Input data START

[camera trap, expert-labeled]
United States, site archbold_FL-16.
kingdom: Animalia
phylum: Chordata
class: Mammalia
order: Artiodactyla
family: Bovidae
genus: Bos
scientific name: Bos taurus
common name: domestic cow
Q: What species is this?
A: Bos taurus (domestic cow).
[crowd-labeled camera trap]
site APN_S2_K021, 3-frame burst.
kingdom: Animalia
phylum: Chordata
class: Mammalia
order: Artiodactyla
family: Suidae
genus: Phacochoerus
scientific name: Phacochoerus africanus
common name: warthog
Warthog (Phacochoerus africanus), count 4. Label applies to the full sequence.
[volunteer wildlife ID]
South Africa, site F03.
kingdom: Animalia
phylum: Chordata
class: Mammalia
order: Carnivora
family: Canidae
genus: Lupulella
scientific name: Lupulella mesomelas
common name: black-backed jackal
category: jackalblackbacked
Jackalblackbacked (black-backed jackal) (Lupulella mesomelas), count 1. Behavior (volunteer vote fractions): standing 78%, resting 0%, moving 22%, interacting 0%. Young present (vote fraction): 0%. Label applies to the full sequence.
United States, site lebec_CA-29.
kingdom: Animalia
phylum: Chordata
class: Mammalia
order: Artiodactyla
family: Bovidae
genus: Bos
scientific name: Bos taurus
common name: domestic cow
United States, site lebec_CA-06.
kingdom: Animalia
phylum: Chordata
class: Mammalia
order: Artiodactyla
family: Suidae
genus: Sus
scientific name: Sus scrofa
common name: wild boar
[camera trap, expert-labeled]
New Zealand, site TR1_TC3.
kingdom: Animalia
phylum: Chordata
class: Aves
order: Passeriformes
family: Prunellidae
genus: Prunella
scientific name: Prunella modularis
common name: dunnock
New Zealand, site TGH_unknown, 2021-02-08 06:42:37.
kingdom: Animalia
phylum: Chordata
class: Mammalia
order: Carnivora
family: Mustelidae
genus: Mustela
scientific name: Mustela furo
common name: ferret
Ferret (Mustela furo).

Input data END

### Requirement
Transcribe the entries exactly, and make each line match the original.

### Result of this task
[camera trap, expert-labeled]
United States, site archbold_FL-16.
kingdom: Animalia
phylum: Chordata
class: Mammalia
order: Artiodactyla
family: Bovidae
genus: Bos
scientific name: Bos taurus
common name: domestic cow
Q: What species is this?
A: Bos taurus (domestic cow).
[crowd-labeled camera trap]
site APN_S2_K021, 3-frame burst.
kingdom: Animalia
phylum: Chordata
class: Mammalia
order: Artiodactyla
family: Suidae
genus: Phacochoerus
scientific name: Phacochoerus africanus
common name: warthog
Warthog (Phacochoerus africanus), count 4. Label applies to the full sequence.
[volunteer wildlife ID]
South Africa, site F03.
kingdom: Animalia
phylum: Chordata
class: Mammalia
order: Carnivora
family: Canidae
genus: Lupulella
scientific name: Lupulella mesomelas
common name: black-backed jackal
category: jackalblackbacked
Jackalblackbacked (black-backed jackal) (Lupulella mesomelas), count 1. Behavior (volunteer vote fractions): standing 78%, resting 0%, moving 22%, interacting 0%. Young present (vote fraction): 0%. Label applies to the full sequence.
United States, site lebec_CA-29.
kingdom: Animalia
phylum: Chordata
class: Mammalia
order: Artiodactyla
family: Bovidae
genus: Bos
scientific name: Bos taurus
common name: domestic cow
United States, site lebec_CA-06.
kingdom: Animalia
phylum: Chordata
class: Mammalia
order: Artiodactyla
family: Suidae
genus: Sus
scientific name: Sus scrofa
common name: wild boar
[camera trap, expert-labeled]
New Zealand, site TR1_TC3.
kingdom: Animalia
phylum: Chordata
class: Aves
order: Passeriformes
family: Prunellidae
genus: Prunella
scientific name: Prunella modularis
common name: dunnock
New Zealand, site TGH_unknown, 2021-02-08 06:42:37.
kingdom: Animalia
phylum: Chordata
class: Mammalia
order: Carnivora
family: Mustelidae
genus: Mustela
scientific name: Mustela furo
common name: ferret
Ferret (Mustela furo).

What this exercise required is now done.